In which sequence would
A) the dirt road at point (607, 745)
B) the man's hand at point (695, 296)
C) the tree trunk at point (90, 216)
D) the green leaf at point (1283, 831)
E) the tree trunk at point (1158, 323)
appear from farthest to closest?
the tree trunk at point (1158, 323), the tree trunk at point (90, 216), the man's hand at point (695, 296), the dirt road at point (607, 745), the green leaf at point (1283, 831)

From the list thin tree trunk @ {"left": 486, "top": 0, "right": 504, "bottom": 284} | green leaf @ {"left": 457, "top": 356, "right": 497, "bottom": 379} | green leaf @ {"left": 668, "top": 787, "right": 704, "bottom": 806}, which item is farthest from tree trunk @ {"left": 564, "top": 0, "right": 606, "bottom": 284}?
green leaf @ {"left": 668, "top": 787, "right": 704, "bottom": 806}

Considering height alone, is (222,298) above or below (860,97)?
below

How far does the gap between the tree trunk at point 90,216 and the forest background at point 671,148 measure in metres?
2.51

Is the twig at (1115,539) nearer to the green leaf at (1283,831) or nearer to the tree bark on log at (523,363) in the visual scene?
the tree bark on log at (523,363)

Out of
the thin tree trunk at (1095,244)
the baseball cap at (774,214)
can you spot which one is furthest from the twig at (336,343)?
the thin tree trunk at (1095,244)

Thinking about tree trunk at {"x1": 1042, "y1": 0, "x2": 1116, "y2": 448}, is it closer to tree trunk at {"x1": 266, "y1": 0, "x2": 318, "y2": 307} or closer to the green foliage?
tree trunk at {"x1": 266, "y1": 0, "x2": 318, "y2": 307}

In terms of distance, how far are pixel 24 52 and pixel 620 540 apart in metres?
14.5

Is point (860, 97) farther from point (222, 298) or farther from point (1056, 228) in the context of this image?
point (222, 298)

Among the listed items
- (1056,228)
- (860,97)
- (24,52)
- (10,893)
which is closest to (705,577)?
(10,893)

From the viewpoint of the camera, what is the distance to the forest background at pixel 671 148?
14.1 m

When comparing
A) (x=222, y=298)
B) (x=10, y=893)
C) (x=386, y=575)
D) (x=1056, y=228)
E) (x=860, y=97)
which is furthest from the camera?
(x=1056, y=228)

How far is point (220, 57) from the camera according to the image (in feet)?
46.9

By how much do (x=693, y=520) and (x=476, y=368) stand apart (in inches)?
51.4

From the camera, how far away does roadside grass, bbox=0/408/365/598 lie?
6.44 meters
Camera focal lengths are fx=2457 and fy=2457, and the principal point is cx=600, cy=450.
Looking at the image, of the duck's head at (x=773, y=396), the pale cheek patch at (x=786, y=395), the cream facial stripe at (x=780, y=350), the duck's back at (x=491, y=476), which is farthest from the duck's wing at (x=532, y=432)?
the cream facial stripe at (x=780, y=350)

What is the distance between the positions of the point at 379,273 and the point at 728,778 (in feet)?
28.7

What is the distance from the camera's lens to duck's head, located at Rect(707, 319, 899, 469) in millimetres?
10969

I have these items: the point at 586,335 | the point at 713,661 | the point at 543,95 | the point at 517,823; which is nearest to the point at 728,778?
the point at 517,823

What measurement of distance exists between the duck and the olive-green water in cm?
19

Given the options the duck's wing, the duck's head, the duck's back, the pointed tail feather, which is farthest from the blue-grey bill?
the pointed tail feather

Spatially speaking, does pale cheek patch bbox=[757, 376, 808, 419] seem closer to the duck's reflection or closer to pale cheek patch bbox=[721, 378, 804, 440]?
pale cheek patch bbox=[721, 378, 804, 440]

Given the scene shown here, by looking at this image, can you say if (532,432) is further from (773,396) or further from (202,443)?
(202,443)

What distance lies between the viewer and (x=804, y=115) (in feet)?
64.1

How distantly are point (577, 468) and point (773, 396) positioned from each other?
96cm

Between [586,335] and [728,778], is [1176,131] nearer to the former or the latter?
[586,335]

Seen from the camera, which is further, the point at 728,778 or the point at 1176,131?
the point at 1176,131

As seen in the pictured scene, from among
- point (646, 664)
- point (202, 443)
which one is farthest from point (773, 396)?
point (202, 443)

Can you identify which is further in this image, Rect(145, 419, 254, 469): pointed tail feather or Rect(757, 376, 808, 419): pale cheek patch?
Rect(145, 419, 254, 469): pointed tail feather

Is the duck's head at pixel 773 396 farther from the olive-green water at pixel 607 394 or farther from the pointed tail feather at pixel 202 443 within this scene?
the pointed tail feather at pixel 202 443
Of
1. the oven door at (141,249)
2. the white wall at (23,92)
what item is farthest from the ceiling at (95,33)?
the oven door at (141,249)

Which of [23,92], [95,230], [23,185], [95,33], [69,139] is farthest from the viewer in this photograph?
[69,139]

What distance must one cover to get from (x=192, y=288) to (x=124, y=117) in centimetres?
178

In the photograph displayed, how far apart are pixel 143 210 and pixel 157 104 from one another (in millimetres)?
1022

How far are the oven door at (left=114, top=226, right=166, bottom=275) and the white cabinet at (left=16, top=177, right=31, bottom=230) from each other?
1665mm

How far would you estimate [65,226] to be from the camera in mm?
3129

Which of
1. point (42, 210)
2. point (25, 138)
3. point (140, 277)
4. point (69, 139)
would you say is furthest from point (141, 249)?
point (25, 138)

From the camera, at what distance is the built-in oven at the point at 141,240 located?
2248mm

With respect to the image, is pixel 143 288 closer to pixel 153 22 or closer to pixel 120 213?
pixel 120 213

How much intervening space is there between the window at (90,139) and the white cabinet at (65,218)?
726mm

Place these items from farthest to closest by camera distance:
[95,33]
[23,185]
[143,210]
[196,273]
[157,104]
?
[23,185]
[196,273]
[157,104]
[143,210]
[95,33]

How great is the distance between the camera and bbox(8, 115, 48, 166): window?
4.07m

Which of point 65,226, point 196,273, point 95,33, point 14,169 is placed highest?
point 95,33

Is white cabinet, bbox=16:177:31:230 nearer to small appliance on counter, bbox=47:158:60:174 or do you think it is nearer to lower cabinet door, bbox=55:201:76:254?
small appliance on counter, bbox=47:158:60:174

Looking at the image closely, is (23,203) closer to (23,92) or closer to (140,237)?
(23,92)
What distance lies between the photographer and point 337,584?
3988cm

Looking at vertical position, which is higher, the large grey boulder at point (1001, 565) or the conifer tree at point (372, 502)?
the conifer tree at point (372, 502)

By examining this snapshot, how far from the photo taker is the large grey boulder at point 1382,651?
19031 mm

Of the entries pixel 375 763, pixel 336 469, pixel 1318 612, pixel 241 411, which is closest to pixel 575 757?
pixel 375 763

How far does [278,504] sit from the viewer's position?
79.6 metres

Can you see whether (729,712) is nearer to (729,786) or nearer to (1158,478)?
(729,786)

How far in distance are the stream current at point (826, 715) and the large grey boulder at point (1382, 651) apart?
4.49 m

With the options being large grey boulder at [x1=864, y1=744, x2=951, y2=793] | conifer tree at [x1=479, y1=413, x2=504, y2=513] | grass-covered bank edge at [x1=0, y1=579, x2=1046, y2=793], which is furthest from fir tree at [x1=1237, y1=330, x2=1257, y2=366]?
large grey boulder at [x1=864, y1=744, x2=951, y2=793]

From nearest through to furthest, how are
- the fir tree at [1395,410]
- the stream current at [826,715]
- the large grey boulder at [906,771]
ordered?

━━━━━━━━━━━━━━━━━━━━━━━━━━━━━━

What is required: Write the material out again in its entirety, exactly as shown.

Answer in full:
In which sequence would
A) the dirt road at point (607, 745)
B) the man's hand at point (695, 296)
C) the tree trunk at point (90, 216)
D) the green leaf at point (1283, 831)
E) the tree trunk at point (1158, 323)
appear from farthest to closest?
the tree trunk at point (1158, 323), the tree trunk at point (90, 216), the man's hand at point (695, 296), the dirt road at point (607, 745), the green leaf at point (1283, 831)

From the list thin tree trunk @ {"left": 486, "top": 0, "right": 504, "bottom": 284} | green leaf @ {"left": 457, "top": 356, "right": 497, "bottom": 379} | green leaf @ {"left": 668, "top": 787, "right": 704, "bottom": 806}, which item is farthest from tree trunk @ {"left": 564, "top": 0, "right": 606, "bottom": 284}?
green leaf @ {"left": 668, "top": 787, "right": 704, "bottom": 806}

Considering height alone, is (222,298) above or below (860,97)?
below

How far does the gap between the tree trunk at point 90,216 and the forest background at point 671,148 measure in metres?
2.51

Is the twig at (1115,539) nearer to the green leaf at (1283,831) or nearer to the tree bark on log at (523,363) in the visual scene?
the tree bark on log at (523,363)

Out of
the thin tree trunk at (1095,244)
the baseball cap at (774,214)
can you spot which one is furthest from the twig at (336,343)?
the thin tree trunk at (1095,244)

Thinking about tree trunk at {"x1": 1042, "y1": 0, "x2": 1116, "y2": 448}, is it closer to tree trunk at {"x1": 266, "y1": 0, "x2": 318, "y2": 307} or closer to the green foliage?
tree trunk at {"x1": 266, "y1": 0, "x2": 318, "y2": 307}

In terms of distance, how far are pixel 24 52 and pixel 620 540 apart in metres?
14.5

Is point (860, 97) farther from point (222, 298) or farther from point (1056, 228) in the context of this image?
point (222, 298)

Among the listed items
- (1056,228)
- (860,97)
- (24,52)
- (10,893)
which is closest to (705,577)?
(10,893)

From the viewpoint of the camera, what is the distance to the forest background at pixel 671 148?
14.1 m

When comparing
A) (x=222, y=298)
B) (x=10, y=893)
C) (x=386, y=575)
D) (x=1056, y=228)
E) (x=860, y=97)
which is furthest from the camera?
(x=1056, y=228)

How far is point (220, 57) from the camera according to the image (in feet)?
46.9

By how much do (x=693, y=520) and (x=476, y=368) stand apart (in inches)?
51.4

From the camera, how far away does roadside grass, bbox=0/408/365/598 lie?
6.44 meters
Camera focal lengths are fx=2457 and fy=2457, and the principal point is cx=600, cy=450.
Looking at the image, of the duck's head at (x=773, y=396), the pale cheek patch at (x=786, y=395), the cream facial stripe at (x=780, y=350), the duck's back at (x=491, y=476), which is farthest from the duck's wing at (x=532, y=432)?
the cream facial stripe at (x=780, y=350)

What is the distance between the positions of the point at 379,273 and the point at 728,778 (in feet)?
28.7

What is the distance from the camera's lens to duck's head, located at Rect(707, 319, 899, 469) in millimetres?
10969

I have these items: the point at 586,335 | the point at 713,661 | the point at 543,95 | the point at 517,823; which is nearest to the point at 728,778?
the point at 517,823

What measurement of distance exists between the duck and the olive-green water in cm?
19

Given the options the duck's wing, the duck's head, the duck's back, the pointed tail feather, which is farthest from the blue-grey bill?
the pointed tail feather

Spatially speaking, does pale cheek patch bbox=[757, 376, 808, 419] seem closer to the duck's reflection or closer to pale cheek patch bbox=[721, 378, 804, 440]?
pale cheek patch bbox=[721, 378, 804, 440]

Given the scene shown here, by looking at this image, can you say if (532,432) is further from (773,396) or further from (202,443)?
(202,443)

What distance lies between the viewer and (x=804, y=115) (in feet)?
64.1

How distantly are point (577, 468) and point (773, 396) positioned from each other?
96cm

Between [586,335] and [728,778], is [1176,131] nearer to the former or the latter?
[586,335]

Seen from the camera, which is further, the point at 728,778 or the point at 1176,131?
the point at 1176,131

As seen in the pictured scene, from among
- point (646, 664)
- point (202, 443)
which one is farthest from point (773, 396)?
point (202, 443)

Can you identify which is further in this image, Rect(145, 419, 254, 469): pointed tail feather or Rect(757, 376, 808, 419): pale cheek patch?
Rect(145, 419, 254, 469): pointed tail feather

Is the duck's head at pixel 773 396 farther from the olive-green water at pixel 607 394 or farther from the pointed tail feather at pixel 202 443 within this scene?
the pointed tail feather at pixel 202 443
Of
1. the oven door at (141,249)
2. the white wall at (23,92)
what item is farthest from the ceiling at (95,33)?
the oven door at (141,249)

Which of [23,92], [95,230], [23,185], [95,33], [69,139] is farthest from the viewer in this photograph?
[69,139]

What distance must one cover to get from (x=192, y=288) to (x=124, y=117) in centimetres?
178

In the photograph displayed, how far apart are pixel 143 210 and pixel 157 104 from one another (in millimetres)?
1022

How far are the oven door at (left=114, top=226, right=166, bottom=275) and the white cabinet at (left=16, top=177, right=31, bottom=230) from each other?
1665mm

How far would you estimate [65,226] to be from the camera in mm?
3129

Which of
1. point (42, 210)
2. point (25, 138)
3. point (140, 277)
4. point (69, 139)
would you say is furthest from point (141, 249)?
point (25, 138)

From the camera, at what distance is the built-in oven at the point at 141,240 located?
2248mm

With respect to the image, is pixel 143 288 closer to pixel 153 22 or closer to pixel 120 213?
pixel 120 213

How much intervening space is there between the window at (90,139) and the white cabinet at (65,218)?
726mm

Place these items from farthest to closest by camera distance:
[95,33]
[23,185]
[143,210]
[196,273]
[157,104]
?
[23,185]
[196,273]
[157,104]
[143,210]
[95,33]

How great is the distance between the camera and bbox(8, 115, 48, 166): window?
4.07m

Which of point 65,226, point 196,273, point 95,33, point 14,169 is placed highest?
point 95,33

Is white cabinet, bbox=16:177:31:230 nearer to small appliance on counter, bbox=47:158:60:174 or do you think it is nearer to lower cabinet door, bbox=55:201:76:254?
small appliance on counter, bbox=47:158:60:174

Looking at the image closely, is (23,203) closer to (23,92) or closer to (140,237)?
(23,92)
What distance lies between the photographer and point 337,584?
3988cm

Looking at vertical position, which is higher, the large grey boulder at point (1001, 565) or the conifer tree at point (372, 502)?
the conifer tree at point (372, 502)

By examining this snapshot, how far from the photo taker is the large grey boulder at point 1382,651?
19031 mm

Of the entries pixel 375 763, pixel 336 469, pixel 1318 612, pixel 241 411, which is closest to pixel 575 757?
pixel 375 763

How far does [278,504] sit from the viewer's position?
79.6 metres

Can you see whether (729,712) is nearer to (729,786) or nearer to (1158,478)?
(729,786)

How far in distance are the stream current at point (826, 715) and the large grey boulder at point (1382, 651) apart?
4.49 m

With the options being large grey boulder at [x1=864, y1=744, x2=951, y2=793] | conifer tree at [x1=479, y1=413, x2=504, y2=513] | grass-covered bank edge at [x1=0, y1=579, x2=1046, y2=793], which is furthest from fir tree at [x1=1237, y1=330, x2=1257, y2=366]?
large grey boulder at [x1=864, y1=744, x2=951, y2=793]

From nearest through to furthest, how are
- the fir tree at [1395,410]
- the stream current at [826,715]
- the large grey boulder at [906,771]
ordered?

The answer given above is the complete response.